Sure, many people will say facetiously, “Oh, poor, Prince.” They’ll say he is spoiled. But if you read the book and believe what he says (which I do), you come away with a different perspective.

His story shows that wealth and titles mean nothing if you don’t believe you are loved, welcomed, accepted, valued, and respected in this world. It shows that you can be royalty and lack self-esteem. And that the world may have an image of you that is not who you are. It highlights how people can humiliate you and betray your trust over and over, and how there’s not enough money or esteem in the world to prevent that from happening.

So, I don’t care what the haters say. Prince Harry’s story is heartbreaking.

I fully empathize, regarding how the paparazzi and public badgered him and the women he cared most about in his life, to the point where those women ultimately had to abandon him.
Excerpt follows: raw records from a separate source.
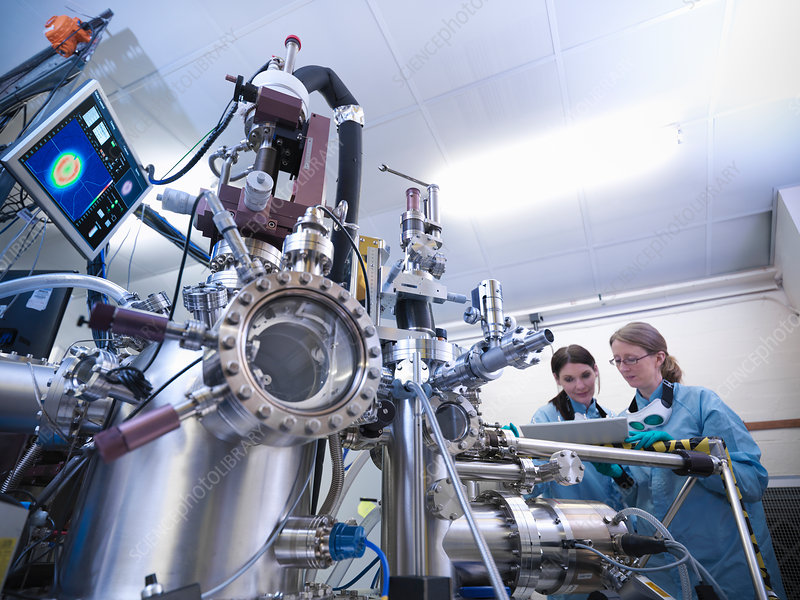 Scientists using vacuum chamber in lab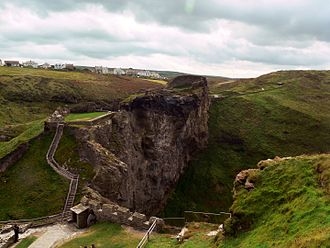 Tintagel Castle - The outer and upper wards of the ruined Tintagel Castle (part of the village of Tintagel may be seen in the distance)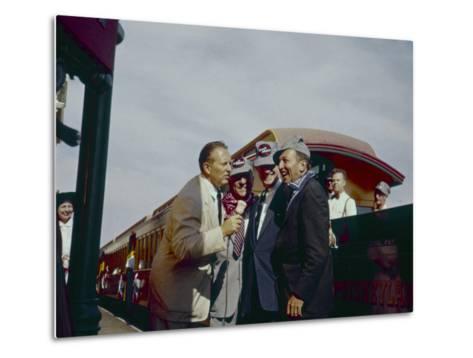 Walt Disney Being Interviewed by Train at Disneyland. Anaheim, California 1955-Allan Grant-Metal Print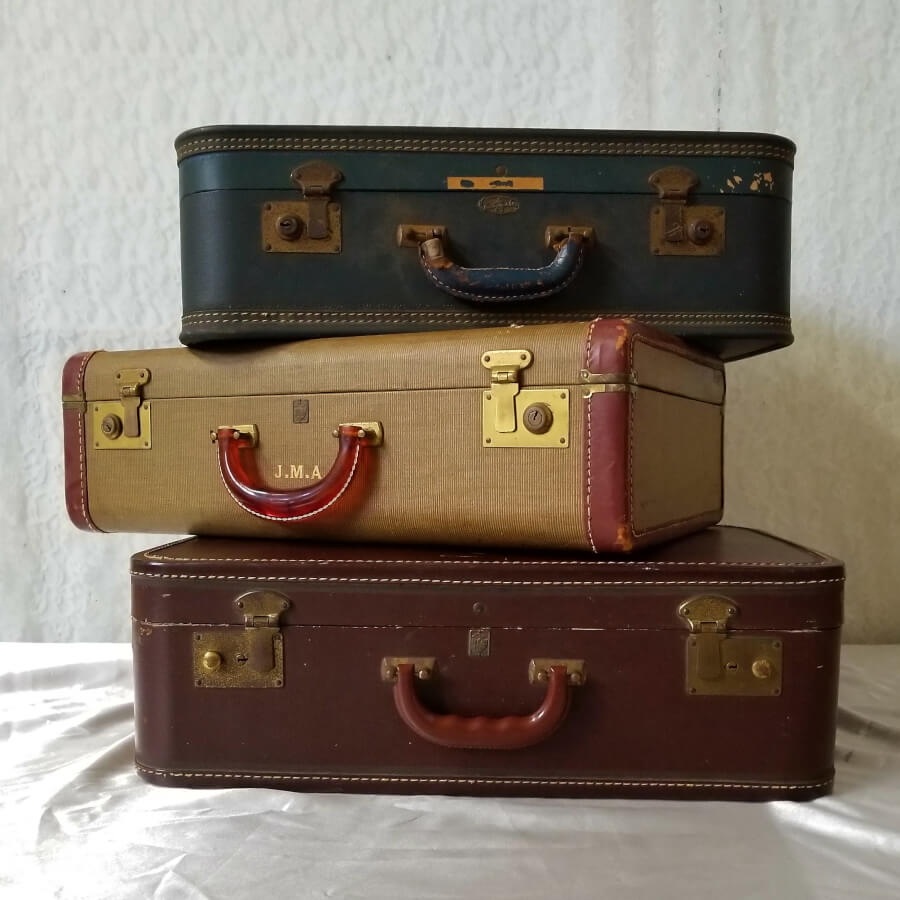 Multicolored Vintage Suitcases | Uniquely Chic Vintage Rentals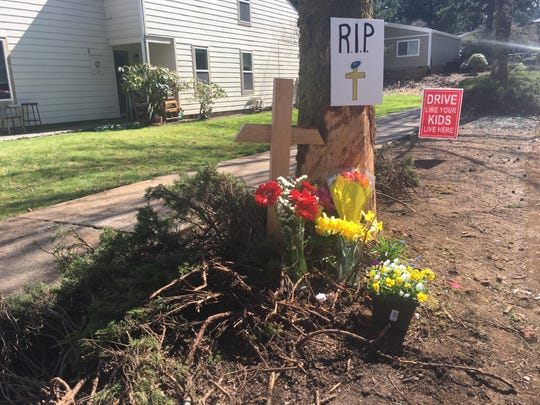 South Salem residents leave flowers in memory of a 17-year-old who died in a car crash around 4 a.m Saturday on the 6600 block of Fairway Avenue SE.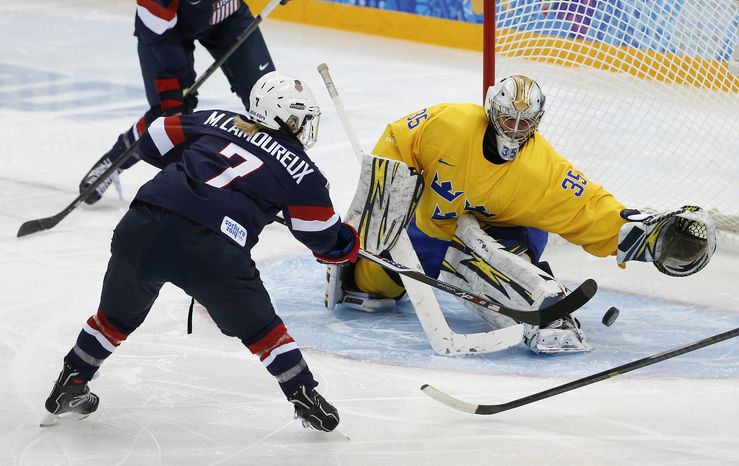 Monique Lamoureux of the United States takes  shot against Goalkeeper Valentina Wallner of Sweden during the second period of the 2014 Winter Olympics women's semifinal ice hockey game at Shayba Arena Monday, Feb. 17, 2014, in Sochi, Russia. (AP Photo/Julio Cortez)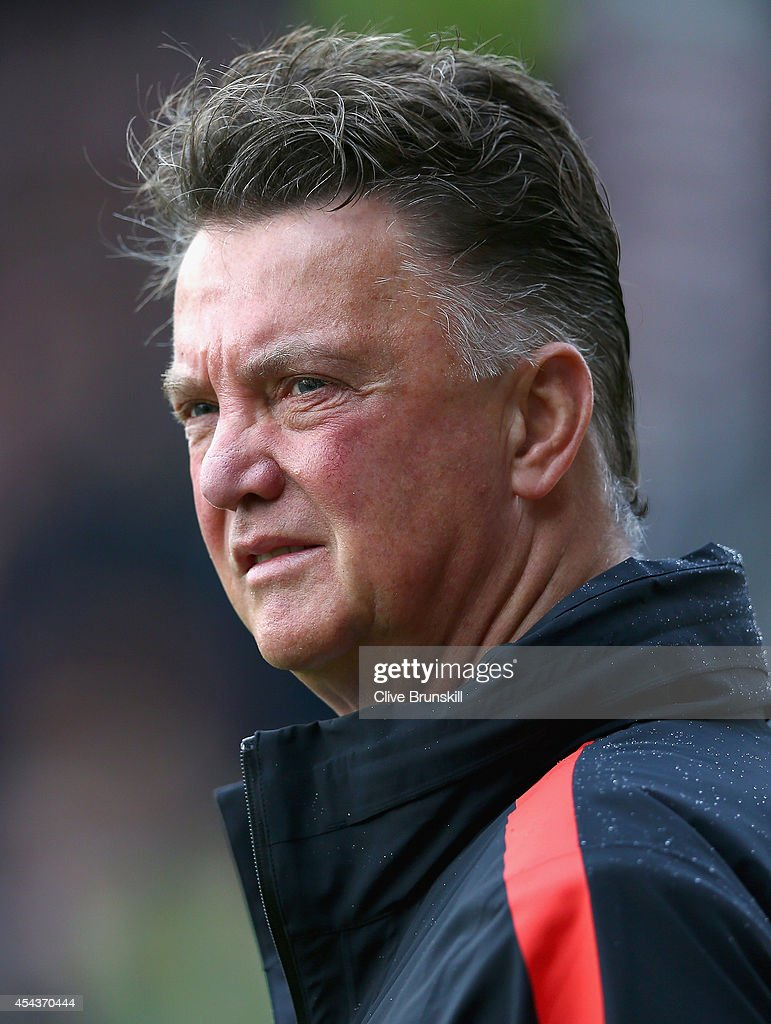 Manager Louis van Gaal of Manchester United looks on during the Barclays Premier League match between Burnley and Manchester United at Turf Moor on August 30, 2014 in Burnley, England.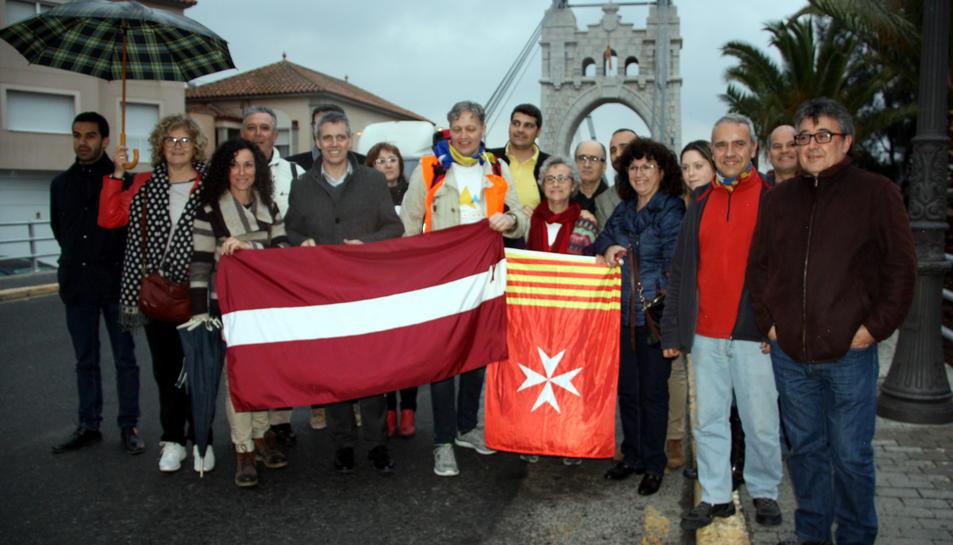 Foto de família del periodista letó Otto Ozols amb representant de l'ANC de les Terres de l'Ebre i de l'Ajuntament d'Amposta davant del Pont Penjant de la capital del Montsià. Imatge del 4 d'abril de 2016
The world has failed Princess Di’s sweet boy, and I’m sorry for all the pain he endured. I’m sorry for the pain that Meghan endured.

So, I can forget the parts that made me cringe and attribute that to Prince Harry wanting to be a little self-deprecating. Maybe he doesn’t see any other way to come across as honest and humble, knowing that people will judge him harshly, so he allows himself to be vulnerable. I get it, and it doesn’t lessen his message to us.

What Prince Harry, The Duke of Sussex, has to say is important. That other stuff is trivial by comparison.

I fully support him in exposing unjust systems and institutions.

I applaud him for calling out racism and its tragic impact. 

Sharing our stories is vital these days. There’s already too much digging our heads in the sand.

And, so, yes, in terms of a star rating, that’s a five from me.

Feature image by Gerd Altmann from Pixabay 

2 thoughts on “REVIEW: SPARE by PRINCE HARRY

  1. Wholly agree with you about “Spare” and the whole situation of Prince Harry. It’s interesting–the series “The Queen” makes it perfectly clear that Elizabeth never wanted to be Queen, but got sucked into “the system” and IMO atrophied as a young woman. NO ONE should be forced to become a “royal” with tradition dictating every choice in life including the most intimate ones just because they were born into a ruling family. I think Harry has suffered enough–first the horrible death of his mother, and now this.